It boils down to: how much spacecraft resource is required by the attitude control method you propose using? And sometimes the mission's pointing requirements play a significant role.
Thrusters use propellant. Reaction wheels (and momentum wheels) use electric power. Spin stabilization uses neither, as long as you don't need to repoint the spacecraft — but any scientific spacecraft is going to need repointing, it's just a question of how often.
With reaction wheels, the amount of power used depends on the spacecraft's mass (actually, its inertial moment) and how quickly you need to turn. If you really need it, you can charge batteries with the electric power source (like an RTG) when the spacecraft's power demand is less than the source's power production capacity, and supplement that source with battery power when there's a high-power-drain period.
Still, though, reaction wheel turn rates are typically very slow due to the electric power requirements.
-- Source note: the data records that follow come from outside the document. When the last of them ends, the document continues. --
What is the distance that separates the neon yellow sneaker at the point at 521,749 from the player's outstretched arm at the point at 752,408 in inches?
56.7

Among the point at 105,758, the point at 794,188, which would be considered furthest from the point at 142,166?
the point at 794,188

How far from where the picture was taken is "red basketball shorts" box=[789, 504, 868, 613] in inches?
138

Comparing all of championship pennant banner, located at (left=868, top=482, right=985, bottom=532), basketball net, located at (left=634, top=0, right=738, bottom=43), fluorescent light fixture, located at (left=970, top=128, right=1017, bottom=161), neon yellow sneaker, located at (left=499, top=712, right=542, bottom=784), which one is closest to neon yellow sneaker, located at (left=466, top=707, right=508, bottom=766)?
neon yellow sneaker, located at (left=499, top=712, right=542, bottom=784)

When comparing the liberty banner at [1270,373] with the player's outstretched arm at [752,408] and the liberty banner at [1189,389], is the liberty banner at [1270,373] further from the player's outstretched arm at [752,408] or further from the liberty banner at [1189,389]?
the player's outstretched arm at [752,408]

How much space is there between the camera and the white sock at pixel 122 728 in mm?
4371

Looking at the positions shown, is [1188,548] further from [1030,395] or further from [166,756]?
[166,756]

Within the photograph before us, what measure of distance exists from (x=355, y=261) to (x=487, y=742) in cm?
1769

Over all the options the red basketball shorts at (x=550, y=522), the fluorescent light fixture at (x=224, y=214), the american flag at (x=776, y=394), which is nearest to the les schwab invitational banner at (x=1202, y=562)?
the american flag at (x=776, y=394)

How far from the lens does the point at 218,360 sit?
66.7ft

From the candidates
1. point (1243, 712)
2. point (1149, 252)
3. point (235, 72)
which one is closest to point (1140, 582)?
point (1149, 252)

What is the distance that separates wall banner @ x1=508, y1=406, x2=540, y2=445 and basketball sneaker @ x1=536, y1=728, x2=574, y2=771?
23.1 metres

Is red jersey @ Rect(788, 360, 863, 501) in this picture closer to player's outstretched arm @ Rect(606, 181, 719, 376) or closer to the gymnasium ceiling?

If you need to turn really quickly, thrusters do better. But thrusters use up propellant. If you do a lot of turns, you can burn up a lot of propellant, and that adds more mass to the spacecraft at launch — it has to carry more propellant.
The decision about which approach to use usually involves engineers looking at the anticipated mission profile, notably the reorientation profile (how often? how far? how fast?) to see if one or the other would involve less resource use (such as mass) and they also weigh such considerations as how the different techniques mesh with mission requirements. For instance, if the science instruments require very accurate and exquisitely stable pointing, even if a thruster-based system might wind up being less massive than a reaction-wheel-based system, the reaction wheels are more accurate and stable and so you might choose that approach.
Spin-stabilized spacecraft typically have quite a bit of total angular momentum, so the small angular momenta of reaction wheels could precess such spacecraft very, very slowly. Thrusters generally are a better fit.
In Cassini's case, there were two considerations that drove them to reaction wheels: 1) they were doing a lot of turning through large angles, so using reaction wheels would save a lot of propellant mass; and 2) the exquisite resolution of Cassini's narrow angle camera (NAC) required exquisite pointing stability, better implemented with reaction wheels than with a separate set of small attitude control thrusters. By "separate set" I mean that Cassini had a thruster system for coarse attitude control and reaction wheel desaturation, but the minimum impulse you could deliver from them (from the shortest possible burn duration, called the "minimum impulse bit") wouldn't keep the pointing as stable as desired, so to do it with thrusters would require a separate, smaller set of thrusters with a much smaller minimum impulse bit to provide sufficiently accurate pointing.